### Data provided
-------------------------

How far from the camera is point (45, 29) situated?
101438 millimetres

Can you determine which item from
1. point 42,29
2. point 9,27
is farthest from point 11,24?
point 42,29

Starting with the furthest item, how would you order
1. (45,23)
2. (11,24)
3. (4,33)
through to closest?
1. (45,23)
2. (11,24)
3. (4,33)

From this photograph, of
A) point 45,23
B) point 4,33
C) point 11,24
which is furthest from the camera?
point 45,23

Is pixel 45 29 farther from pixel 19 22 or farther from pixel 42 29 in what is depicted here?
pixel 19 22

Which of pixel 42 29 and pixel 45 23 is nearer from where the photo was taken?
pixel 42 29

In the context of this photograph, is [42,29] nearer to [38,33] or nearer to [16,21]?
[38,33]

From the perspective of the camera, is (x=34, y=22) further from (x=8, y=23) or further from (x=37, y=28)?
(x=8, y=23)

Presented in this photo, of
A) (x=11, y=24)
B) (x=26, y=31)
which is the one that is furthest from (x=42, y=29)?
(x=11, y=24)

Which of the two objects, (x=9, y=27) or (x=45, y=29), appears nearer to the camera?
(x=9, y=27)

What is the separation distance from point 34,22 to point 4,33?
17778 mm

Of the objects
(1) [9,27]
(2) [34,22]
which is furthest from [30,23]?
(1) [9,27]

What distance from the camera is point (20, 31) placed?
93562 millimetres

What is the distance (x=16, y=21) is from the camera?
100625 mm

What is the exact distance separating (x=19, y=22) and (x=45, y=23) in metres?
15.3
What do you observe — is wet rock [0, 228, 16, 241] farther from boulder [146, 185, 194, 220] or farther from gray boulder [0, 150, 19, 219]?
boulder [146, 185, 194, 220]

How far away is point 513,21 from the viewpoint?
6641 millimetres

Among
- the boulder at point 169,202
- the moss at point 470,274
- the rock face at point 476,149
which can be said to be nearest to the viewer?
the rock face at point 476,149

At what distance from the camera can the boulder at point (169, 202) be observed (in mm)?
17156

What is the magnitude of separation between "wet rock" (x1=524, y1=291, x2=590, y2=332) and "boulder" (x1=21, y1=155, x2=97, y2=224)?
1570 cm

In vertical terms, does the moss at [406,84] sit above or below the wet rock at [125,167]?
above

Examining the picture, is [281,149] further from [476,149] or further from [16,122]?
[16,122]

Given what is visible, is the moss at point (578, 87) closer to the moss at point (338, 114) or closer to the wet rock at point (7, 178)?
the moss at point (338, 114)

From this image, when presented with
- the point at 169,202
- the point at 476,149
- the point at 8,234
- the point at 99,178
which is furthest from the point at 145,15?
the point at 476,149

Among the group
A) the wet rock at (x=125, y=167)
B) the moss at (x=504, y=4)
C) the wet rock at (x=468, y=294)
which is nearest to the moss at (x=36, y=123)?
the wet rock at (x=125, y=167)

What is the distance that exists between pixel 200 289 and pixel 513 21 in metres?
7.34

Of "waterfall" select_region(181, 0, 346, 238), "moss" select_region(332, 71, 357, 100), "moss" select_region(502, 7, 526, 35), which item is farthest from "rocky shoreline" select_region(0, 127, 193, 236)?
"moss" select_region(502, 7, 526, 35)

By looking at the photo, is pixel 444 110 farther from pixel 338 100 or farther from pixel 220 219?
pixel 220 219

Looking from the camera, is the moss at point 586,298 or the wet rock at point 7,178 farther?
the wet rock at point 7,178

-------------------------

### Short task
Print the entries exactly. Include every one.

### Correct result
How far from the camera is point (45, 29) situated?
101438 millimetres

Can you determine which item from
1. point 42,29
2. point 9,27
is farthest from point 11,24?
point 42,29

Starting with the furthest item, how would you order
1. (45,23)
2. (11,24)
3. (4,33)
through to closest?
1. (45,23)
2. (11,24)
3. (4,33)

From this photograph, of
A) point 45,23
B) point 4,33
C) point 11,24
which is furthest from the camera?
point 45,23

Is pixel 45 29 farther from pixel 19 22 or farther from pixel 42 29 in what is depicted here?
pixel 19 22

Which of pixel 42 29 and pixel 45 23 is nearer from where the photo was taken?
pixel 42 29

In the context of this photograph, is [42,29] nearer to [38,33] or nearer to [16,21]?
[38,33]

From the perspective of the camera, is (x=34, y=22) further from (x=8, y=23) or further from (x=37, y=28)?
(x=8, y=23)

Presented in this photo, of
A) (x=11, y=24)
B) (x=26, y=31)
which is the one that is furthest from (x=42, y=29)?
(x=11, y=24)

Which of the two objects, (x=9, y=27) or (x=45, y=29), appears nearer to the camera?
(x=9, y=27)

What is the separation distance from point 34,22 to point 4,33?
17778 mm

Of the objects
(1) [9,27]
(2) [34,22]
which is furthest from [30,23]?
(1) [9,27]

What distance from the camera is point (20, 31) placed?
93562 millimetres

What is the distance (x=16, y=21) is from the camera?
100625 mm

What is the exact distance separating (x=19, y=22) and (x=45, y=23) in metres?
15.3
What do you observe — is wet rock [0, 228, 16, 241] farther from boulder [146, 185, 194, 220] or farther from gray boulder [0, 150, 19, 219]?
boulder [146, 185, 194, 220]

How far away is point 513,21 from the viewpoint?
6641 millimetres

Among
- the boulder at point 169,202
- the moss at point 470,274
- the rock face at point 476,149
which can be said to be nearest to the viewer?
the rock face at point 476,149

At what distance from the camera can the boulder at point (169, 202) be observed (in mm)?
17156

What is the magnitude of separation between "wet rock" (x1=524, y1=291, x2=590, y2=332) and "boulder" (x1=21, y1=155, x2=97, y2=224)?
1570 cm

In vertical terms, does the moss at [406,84] sit above or below the wet rock at [125,167]?
above

Examining the picture, is [281,149] further from [476,149] or further from [16,122]?
[16,122]

Given what is visible, is the moss at point (578, 87) closer to the moss at point (338, 114) or closer to the wet rock at point (7, 178)?
the moss at point (338, 114)

From this image, when presented with
- the point at 169,202
- the point at 476,149
- the point at 8,234
- the point at 99,178
which is furthest from the point at 145,15?
the point at 476,149

Among the group
A) the wet rock at (x=125, y=167)
B) the moss at (x=504, y=4)
C) the wet rock at (x=468, y=294)
which is nearest to the moss at (x=36, y=123)?
the wet rock at (x=125, y=167)

What is the distance that exists between pixel 200 289 and pixel 513 21 in metres?
7.34

Of "waterfall" select_region(181, 0, 346, 238), "moss" select_region(332, 71, 357, 100), "moss" select_region(502, 7, 526, 35), which item is farthest from "rocky shoreline" select_region(0, 127, 193, 236)?
"moss" select_region(502, 7, 526, 35)

By looking at the photo, is pixel 444 110 farther from pixel 338 100 or farther from pixel 220 219?
pixel 220 219

Looking from the camera, is the moss at point 586,298 or the wet rock at point 7,178 farther?
the wet rock at point 7,178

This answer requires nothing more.